Below is a visual depiction for the vector with length 5, whose projections are 3 and 4, ($5*5 = 3*3 + 4*4$)

In [None]:
soa = np.array([[0, 0, 3, 0], [0, 0, 0, 4], [0, 0, 2.9, 3.9]]) # ignore 2.9 and 3.9, it's because the arrow needs space
X, Y, U, V = zip(*soa)
plt.figure(figsize=(5,5))
plt.quiver(X, Y, U, V, angles='xy', scale_units='xy', scale=1)
plt.xlim([-0.05, 5])
plt.ylim([0, 5])
plt.show()

We can now write a function that calculates the magnitude of a vector. We can take as example the vector we plotted (3, 4), for which we know that the magnitude is 5.

In [None]:
def magnitude(v):
 """the square root of the sum of squares"""
 return sqrt(sum_of_squares(v))

magnitude([3, 4])

## Finding the distance between two vectors

The distance between vectors is the square root of the sum of squares of a vector difference. 
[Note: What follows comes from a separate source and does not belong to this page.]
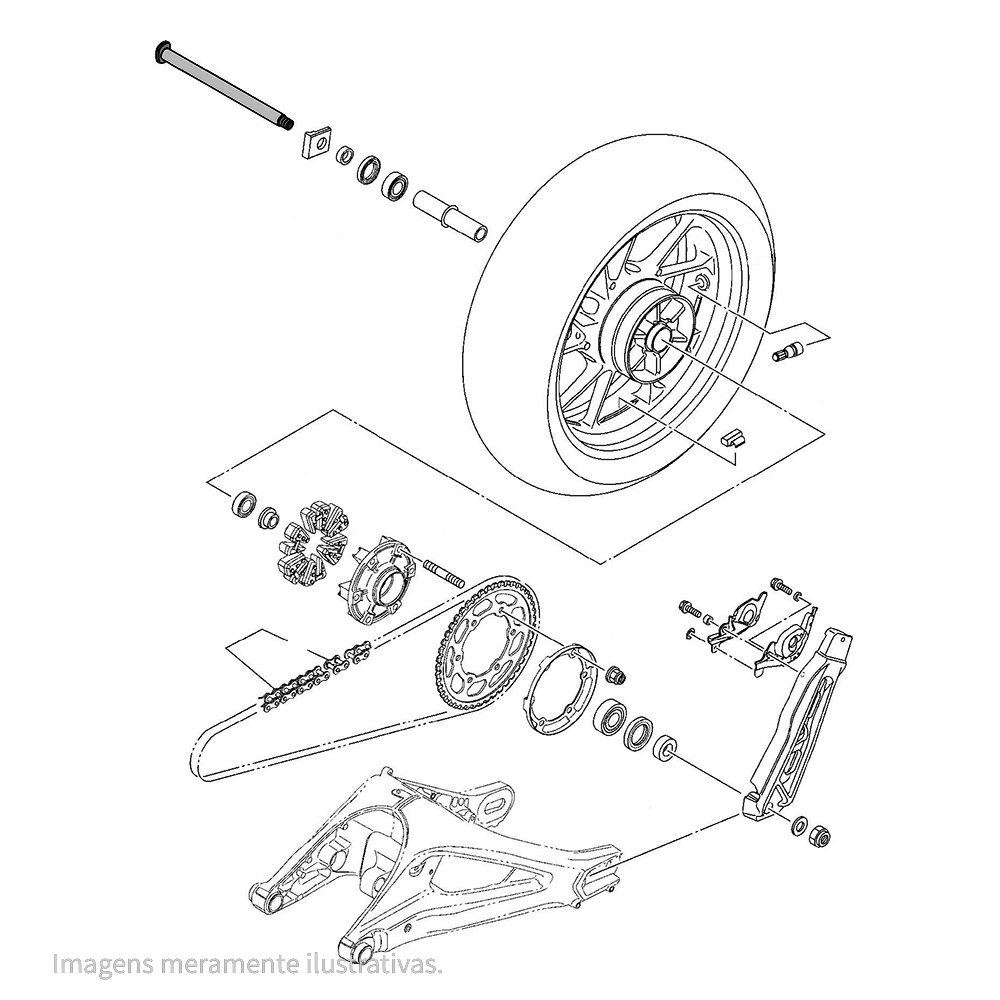 Imagens meramente ilustrativas.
$\sqrt{(v_1-w_1)^2 + ... + (v_n-w_n)^2}$

In [None]:
def squared_distance(v, w):
 """(v_1 - w_1) ** 2 + ... + (v_n - w_n) ** 2""" 
 return sum_of_squares(vector_subtract(v, w))

def distance(v, w):
 return sqrt(squared_distance(v, w))

distance(v, w)

Another way to write it is:

In [None]:
def distance(v, w):
 return magnitude(vector_subtract(v, w))

## Matrices

A matrix is a two-dimensional collection of numbers. We will represent matrices as lists of lists, with each inner list having the same size and representing a row of the matrix. If A is a matrix, then $A[i][j]$ is the element in the ith row and the jth column. Per mathematical convention, we will typically use capital letters to represent matrices. For example:

```
A = [[1, 2, 3],
 [4, 5, 6]]
 
B = [[1, 2],
 [3, 4],
 [5, 6]]
```

Given this list-of-lists representation, the matrix A has `len(A)` rows and `len(A[0])` columns, which we consider its **shape**:

In [None]:
def shape(A):
 num_rows = len(A)
 num_cols = len(A[0]) if A else 0 # number of elements in first row
 return num_rows, num_cols

B = [[1, 2],
 [3, 4],
 [5, 6]]

shape(B)

If a matrix has $n$ rows and $k$ columns, we will refer to it as a $n×k$ matrix. We can think of each row of a $n×k$ matrix as a vector of length $k$, 
and each column as a vector of length $n$. 

In [None]:
def get_row(A, i): 
 return A[i] # A[i] is already a row


def get_column(A, j): 
 return [A_i[j] for A_i in A] # get the j-th element of every i-th row

In [None]:
get_row(B, 1)

In [None]:
get_column(B, 0)

**NOTE:** In `pandas`, vectors correspond to the class `Series` and matrices to the class `DataFrame`.